Institute of Psychology, University of Tartu, Näituse 2, 50409, Tartu, Estonia.
Atten Percept Psychophys. 2024 Jan;86(1):9-15. doi: 10.3758/s13414-023-02697-2. Epub 2023 Mar 28.
Recently, Zhang et al. (Nature communications, 9(1), 3730, 2018) proposed an interesting model of attention guidance that uses visual features learnt by convolutional neural networks (CNNs) for object classification. I adapted this model for search experiments, with accuracy as the measure of performance. Simulation of our previously published feature and conjunction search experiments revealed that the CNN-based search model proposed by Zhang et al. considerably underestimates human attention guidance by simple visual features. Using target-distractor differences instead of target features for attention guidance or computing attention map at lower layers of the network could improve the performance. Still, the model fails to reproduce qualitative regularities of human visual search. The most likely explanation is that standard CNNs that are trained on image classification have not learnt medium- or high-level features required for human-like attention guidance.

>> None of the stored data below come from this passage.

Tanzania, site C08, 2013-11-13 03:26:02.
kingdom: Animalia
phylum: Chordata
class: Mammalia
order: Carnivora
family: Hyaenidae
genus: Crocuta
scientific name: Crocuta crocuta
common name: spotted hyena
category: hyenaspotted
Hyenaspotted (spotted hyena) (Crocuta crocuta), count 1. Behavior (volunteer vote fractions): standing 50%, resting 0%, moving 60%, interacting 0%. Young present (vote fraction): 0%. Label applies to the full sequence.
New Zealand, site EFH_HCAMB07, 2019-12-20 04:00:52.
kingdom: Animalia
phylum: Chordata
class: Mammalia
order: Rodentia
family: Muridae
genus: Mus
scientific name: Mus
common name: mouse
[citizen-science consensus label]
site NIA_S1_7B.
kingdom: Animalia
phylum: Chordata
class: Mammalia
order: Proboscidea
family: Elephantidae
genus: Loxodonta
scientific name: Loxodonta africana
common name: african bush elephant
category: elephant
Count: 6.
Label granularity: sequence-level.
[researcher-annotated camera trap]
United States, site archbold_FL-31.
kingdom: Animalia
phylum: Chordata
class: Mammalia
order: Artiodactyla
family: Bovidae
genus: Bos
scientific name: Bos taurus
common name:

最近,Zhang 等人(自然通讯,9(1),3730,2018)提出了一种有趣的注意力引导模型,该模型使用卷积神经网络(CNNs)学习的视觉特征进行目标分类。我将这个模型应用于搜索实验中,以准确性作为性能的衡量标准。我们之前发表的特征和联合搜索实验的模拟表明,Zhang 等人提出的基于 CNN 的搜索模型大大低估了简单视觉特征对人类注意力的引导。使用目标-干扰物差异而不是目标特征来引导注意力,或者在网络的较低层计算注意力图,可以提高性能。然而,该模型未能再现人类视觉搜索的定性规律。最有可能的解释是,在图像分类上训练的标准 CNN 尚未学习到用于人类般注意力引导的中高级特征。